Ms. Davoli is studying telomeres, the structures that cap and protect the ends of chromosomes. In what Dr. de Lange describes as “a breathtaking period of two years,” Ms. Davoli worked out how telomere dysfunction leads to chromosomal aberrations that can cause cancer. The experiments were published by Cell in April. Now she wants to find out whether her discoveries about telomere dysfunction in various model systems apply in people as well, and she’s collaborating with a pathologist at Memorial Sloan-Kettering Cancer Center to that end. “I’m really interested to see whether this has implications for human tumors,” she says. “That’s the challenge now.”

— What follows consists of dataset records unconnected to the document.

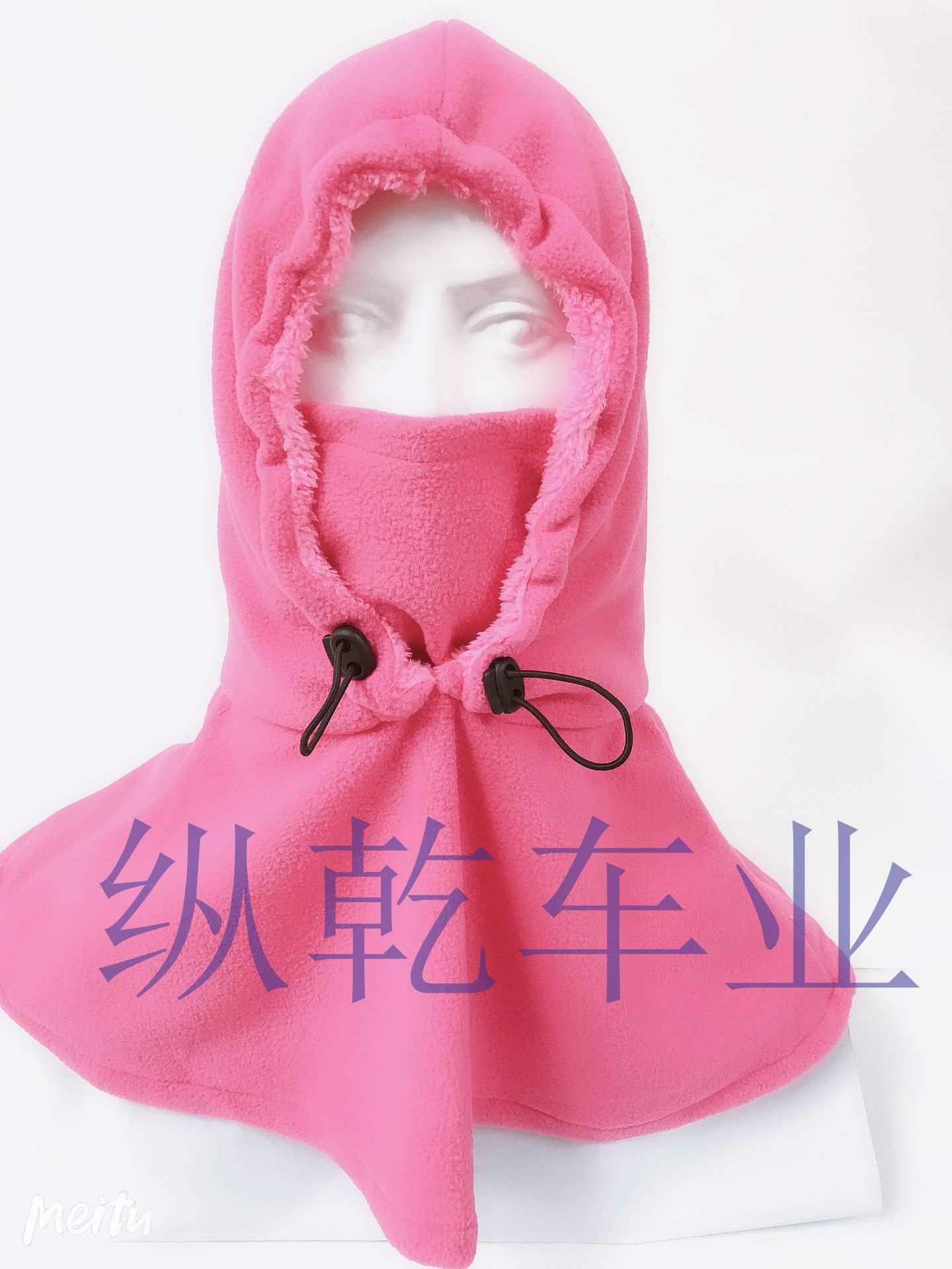 9392af560662c1de06bb3fefcf95c5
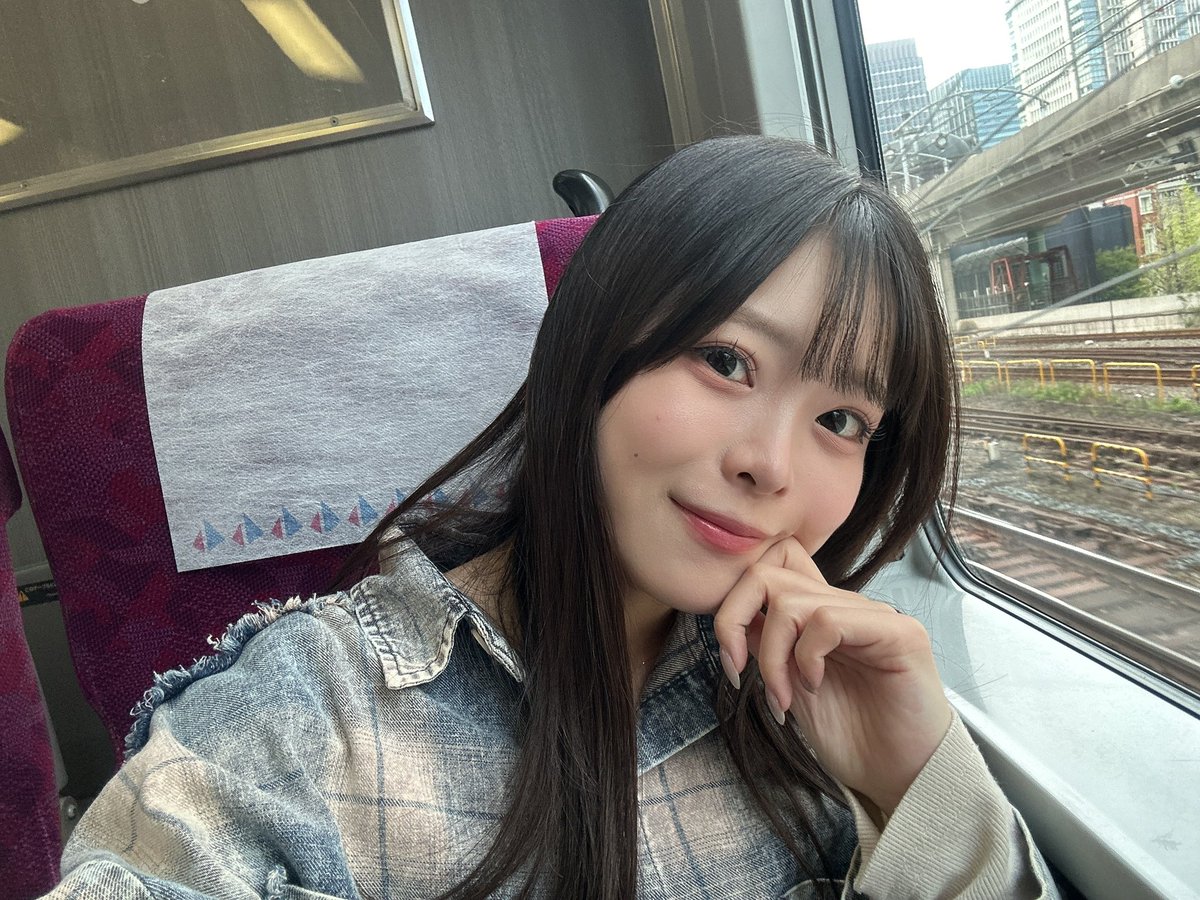 mumei_chan_5656's tweet image. 🌷明日（4/19）の予定🌷【PR】

📍山形県  #ベガスベガス北山形店 様 
🗳️抽選: 8:40
📸対応: 13:30（お写真対応のみ🙇‍♂️）

またまた山形県にお邪魔できて嬉しい𛰙᭜𖫴𖫰𖫱𖫳𖫲𖫲𖫳𖫴𖫰𖫱꛰ ᭜𖫴𖫰𖫱𖫳𖫲𖫲𖫳𖫴𖫰𖫱꛰♥山形のみなさま、朝からお待ちしております☺️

The laboratory doesn’t consume all of her energy, however. Since her college days, Ms. Davoli has volunteered with the Community of Sant’Egidio, an international organization that reaches out to disadvantaged or underserved communities. In Italy, she taught biology to young students. Now, in New York, she makes weekly visits to nursing home patients and advocates for them with social service providers. She has been a Women & Science Fellow. And as an Anderson Cancer Center Graduate Fellow, she helps organize the annual Anderson Cancer Symposium at Rockefeller. She is also a regular participant in Genome Integrity meetings at the New York Academy of Sciences.

Ms. Davoli did not think much of it this spring when Dr. de Lange asked for a copy of her curriculum vitae. When Sidney Strickland, dean of graduate and postgraduate studies, called her in the lab about two weeks later and asked if she could come to his office — right then — she worried. “He said it was nothing bad, but still, it was a little scary.” The news that she had won the fellowship was a welcome surprise.

“Teresa is an extremely gifted scientist who is active outside of the laboratory,” says Dr. Strickland. “Her devotion to her research and also community service is very much in keeping with the ideals of the David Rockefeller Fellowship.